Now we have yet another chance to get things right. Congress will return this coming week to a flood insurance program requiring reauthorization by Sept. 30 and owing $25 billion to the treasury. Lawmakers will have to approve billions in disaster assistance funds and an increase in the cap on federal debt. The sheer scale of the crisis might finally be enough to force politicians and policymakers to abandon what failed in the past. True, Harvey's rain fell in such volumes that it might have defeated any flood management plan. But the damage could have been lessened. And the floods also underscored problems we've long known about.
Congress should consider forgiving the flood insurance program's current debt, most of which can be traced to storms such as Katrina, Rita and Wilma, which hit in 2005, before Congress gave FEMA better tools to manage financial risk for these types of events. Forgiving the debt owed by one part of the government to another is no different from paying for disaster relief without requiring offsetting budget cuts, which only die-hard fiscal conservatives advocate; clearing it off the books will mean old costs from previous storms don't burden the agency's ability to manage floods now.
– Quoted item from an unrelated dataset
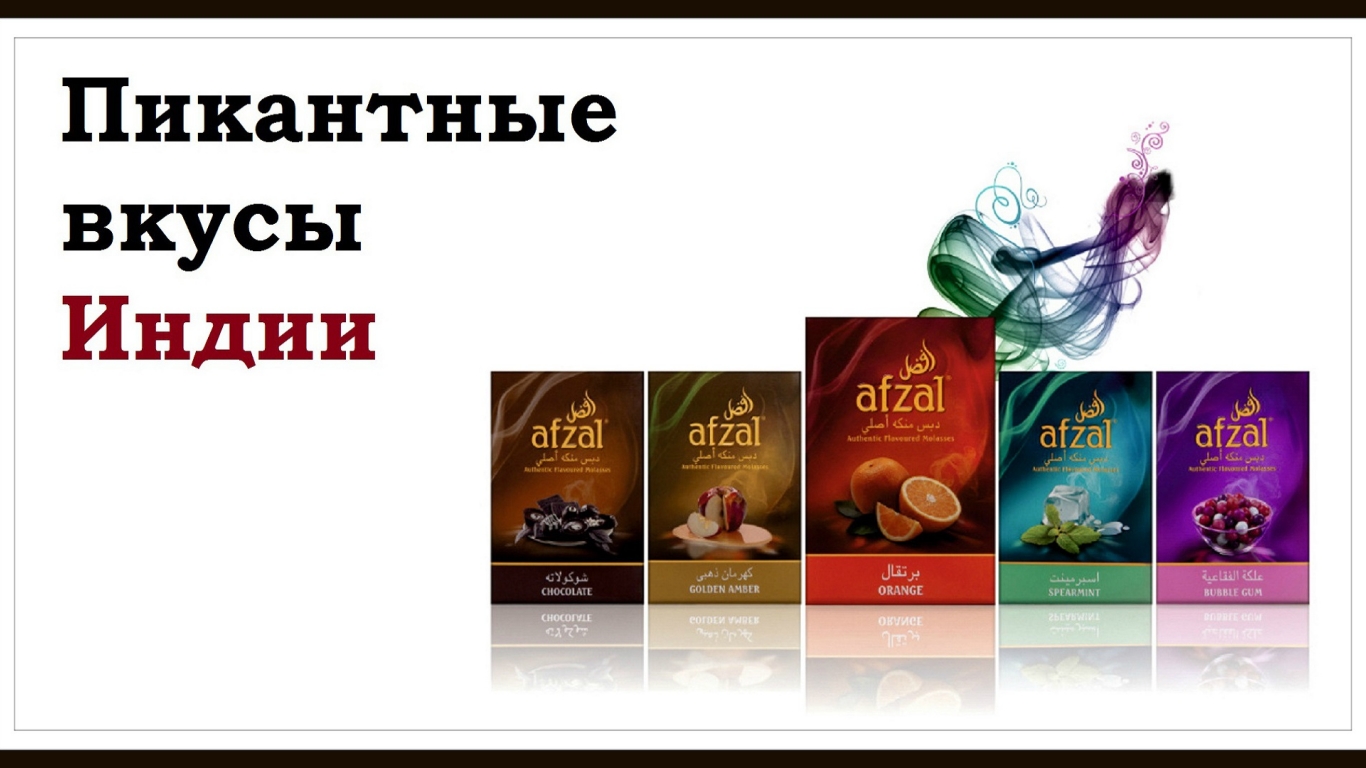 Необычные вкусы из Индии - табак для кальяна Afzal (Афзал)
After the most damaging flood in U.S. history, we also need to fund accurate flood mapping for the entire nation. We need better maps out ahead of development, so people know how to build and won't get caught with costly flood insurance premiums if maps are drawn after an area is developed. It would take an estimated $7.5 billion to map all the floodplains in the nation.
Congress should also reinstate the federal flood risk management standard President Trump recently revoked in an infrastructure executive order to assure a reasonable building standard for states and municipalities that use federal money to rebuild after disasters. This could be as simple as constructing most buildings one or two feet above the 100-year flood level (and two or three feet higher for critical facilities such as hospitals and police and fire stations). That way, taxpayers won't have to pay to rebuild these facilities as often. Houston already required putting new buildings one foot above the 100-year flood level. Studies of Harvey's rain may soon show that to be too low for the city', which may instead want to consider the three-foot standard Dallas has in place might be worth considering.
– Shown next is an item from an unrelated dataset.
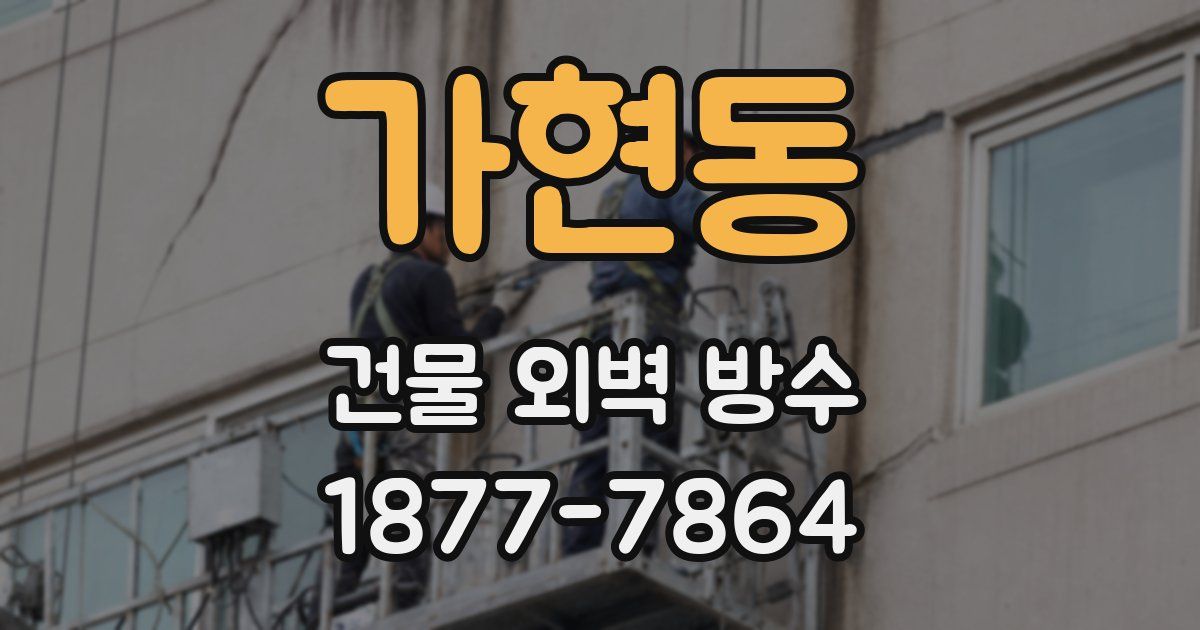가현동 건물 외벽 방수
The government must clarify, either through law or regulation, that Department of Housing and Urban Development disaster relief funds can be used for voluntary building acquisitions, removals and relocations. We can't keep paving over watersheds and filling them with parking lots and rooftops, taking away the ground's capacity to absorb rainfall. We must make wise use of nature's natural ability to store floodwaters to protect us.
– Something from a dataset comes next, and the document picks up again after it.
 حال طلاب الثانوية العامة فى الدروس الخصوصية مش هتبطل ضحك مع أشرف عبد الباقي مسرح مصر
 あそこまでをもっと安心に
Finally, leaders should immediately focus on improving and streamlining voluntary buyouts and other mitigation options to help residents move out of harm's way within reasonable time frames, especially after disasters, allowing communities to reform their land use in response to nature's realities.
The nation has not been particularly good at learning from past floods, which have occurred with discouraging frequency. This time, we need to actually fix some of the problems. If we don't, Americans facing some new devastation in the future will be looking back at Harvey and wondering why we didn't act now.